ミイラに多い環境のせいか、ちょっと酢い(ツンとくる)土・森系のにおいといったところでしょうか。(参考記事:「ミイラ化」)
【死蝋のにおい】
死蝋とは死後に身体が蝋燭のようになる現象のことです。(参考記事:「死蝋化」)
においは、チーズ?のようなにおいです。
割と水中にいたご遺体も多いですので、後述の溺水時のようなにおいも混じっています。
【焼死のにおい】
これは文字通り、焼けたにおいですね。(参考記事:「焼死」)
大半が家屋の火災に伴うご遺体ですので、実際は周りの木材等が焼けたようなにおいがメインです。

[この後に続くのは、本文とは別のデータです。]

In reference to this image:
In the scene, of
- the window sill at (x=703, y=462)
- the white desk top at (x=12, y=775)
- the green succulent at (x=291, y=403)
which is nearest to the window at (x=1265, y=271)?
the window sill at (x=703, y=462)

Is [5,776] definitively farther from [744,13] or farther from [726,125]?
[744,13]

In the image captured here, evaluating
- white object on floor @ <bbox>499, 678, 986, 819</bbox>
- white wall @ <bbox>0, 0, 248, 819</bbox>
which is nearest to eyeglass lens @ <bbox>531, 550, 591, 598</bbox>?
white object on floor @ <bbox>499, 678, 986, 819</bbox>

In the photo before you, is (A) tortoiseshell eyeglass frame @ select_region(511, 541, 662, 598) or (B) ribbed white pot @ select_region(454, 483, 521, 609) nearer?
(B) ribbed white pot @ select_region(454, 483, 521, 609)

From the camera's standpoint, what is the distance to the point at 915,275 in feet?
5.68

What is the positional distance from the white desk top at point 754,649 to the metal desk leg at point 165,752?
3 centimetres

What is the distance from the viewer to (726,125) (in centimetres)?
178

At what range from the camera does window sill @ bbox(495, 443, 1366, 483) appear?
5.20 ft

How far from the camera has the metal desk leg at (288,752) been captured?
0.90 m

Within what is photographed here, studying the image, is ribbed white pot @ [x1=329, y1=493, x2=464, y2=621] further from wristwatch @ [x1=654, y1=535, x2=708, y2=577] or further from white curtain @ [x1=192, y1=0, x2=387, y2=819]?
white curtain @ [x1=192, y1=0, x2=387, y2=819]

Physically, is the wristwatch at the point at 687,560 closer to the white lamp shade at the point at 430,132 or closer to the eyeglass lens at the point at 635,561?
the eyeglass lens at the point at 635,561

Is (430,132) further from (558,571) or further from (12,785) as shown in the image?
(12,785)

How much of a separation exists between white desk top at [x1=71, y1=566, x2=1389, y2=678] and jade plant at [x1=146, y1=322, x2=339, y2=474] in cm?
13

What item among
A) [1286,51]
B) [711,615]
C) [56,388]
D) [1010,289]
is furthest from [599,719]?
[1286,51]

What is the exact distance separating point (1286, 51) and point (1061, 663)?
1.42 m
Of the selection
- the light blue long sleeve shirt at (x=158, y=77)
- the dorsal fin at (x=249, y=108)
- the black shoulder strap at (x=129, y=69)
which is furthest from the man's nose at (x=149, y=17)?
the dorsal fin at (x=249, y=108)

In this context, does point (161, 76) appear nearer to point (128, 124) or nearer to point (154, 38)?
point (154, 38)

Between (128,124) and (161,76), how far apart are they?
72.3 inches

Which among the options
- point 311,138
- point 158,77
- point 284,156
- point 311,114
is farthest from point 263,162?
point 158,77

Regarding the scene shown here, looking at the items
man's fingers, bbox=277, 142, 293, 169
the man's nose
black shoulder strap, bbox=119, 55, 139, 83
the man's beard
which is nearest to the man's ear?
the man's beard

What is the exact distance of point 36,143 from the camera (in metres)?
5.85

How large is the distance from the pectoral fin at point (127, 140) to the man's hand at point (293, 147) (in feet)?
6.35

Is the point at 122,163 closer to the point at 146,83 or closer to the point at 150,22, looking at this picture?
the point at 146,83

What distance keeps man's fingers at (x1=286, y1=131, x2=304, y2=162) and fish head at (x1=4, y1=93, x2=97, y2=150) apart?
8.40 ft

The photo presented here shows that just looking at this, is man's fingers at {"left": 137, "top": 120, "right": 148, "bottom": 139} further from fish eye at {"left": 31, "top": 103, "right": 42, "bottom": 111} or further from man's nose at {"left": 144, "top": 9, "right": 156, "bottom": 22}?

それに加えて、ご遺体や臓器が傷んだにおいが混じっています。
【溺死のにおい】
これはかなり表現しにくいですが、"水っぽい"んです。(水ににおいはないですが)
ツンとくる刺激臭ではありません。
それこそ、"モワッと"した"どんより"したにおいです。
淡水よりも海水の方がにおいがする気がするのですが、私だけでしょうか。
やはり海水中の細菌等が関係しているのかな?と思ったりします。(参考記事:「溺水」)
【失血死のにおい】
これはまさに血のにおいですね。
鉄っぽいような、鈍いにおいです。
解剖時間が経過するとにおいが強くなる気がします。
においの中でも私は割と苦手な部類のにおいです。
【感染症(膿)のにおい】
これは褥瘡や致死的感染症で経験されます。
これに関しては、もしかしたら臨床の先生もご経験あるのかな?と思ったりもします。
ムッとするような、膿んだにおいですね。
【洗剤中毒のにおい】
これは特殊な例ですね。
洗剤を飲んで亡くなったご遺体に関してです。
「洗剤自体のにおいが立ちこめている」という単純な話です。
その他、特殊な工業製品やガスなどの影響で、そのにおいが感じられることも法医学ではあります。
以上、法医解剖で経験される様々なにおいをご紹介しました。
最後のものは特殊な事例でしたが、それ以外殆どはかなり複合したにおいです。
においの違いは、やはりご遺体の腐敗を進行させる細菌の違いによるものなのかな?と私は思っています。
乾燥傾向で活性化する細菌・湿潤傾向で活性化する細菌・嫌気環境で活性化する細菌などですね。
それに加え、環境のにおい(水や土、木、血液)などのにおいが合わさってくるので、どれもかなり複雑なにおいなわけです。
つまり『いろんな環境下で傷んだにおいをベースにして、その他にも様々なにおいが混じっている』というのが実際ですね。
ですので、文中にも「生ゴミの〜」「チーズの〜」という記載もしましたが、そんな簡単なものではありません。
読者の皆さんにとっては「○○のにおいに似ています!」と一刀両断した表現の方が好かれると思うのですが、、、それは現実をリアルに表現したものではないのです。
現実のにおいはそんなに単純ではないです。(だからこそ、表現が漠然とした曖昧なものになってしまう...)
そう思ってドラマなどを見返してみますと、"においの表現"というのはどの作品も苦労している印象を受けました。
この記事を書いてみて、私もその難しさを実感しました。。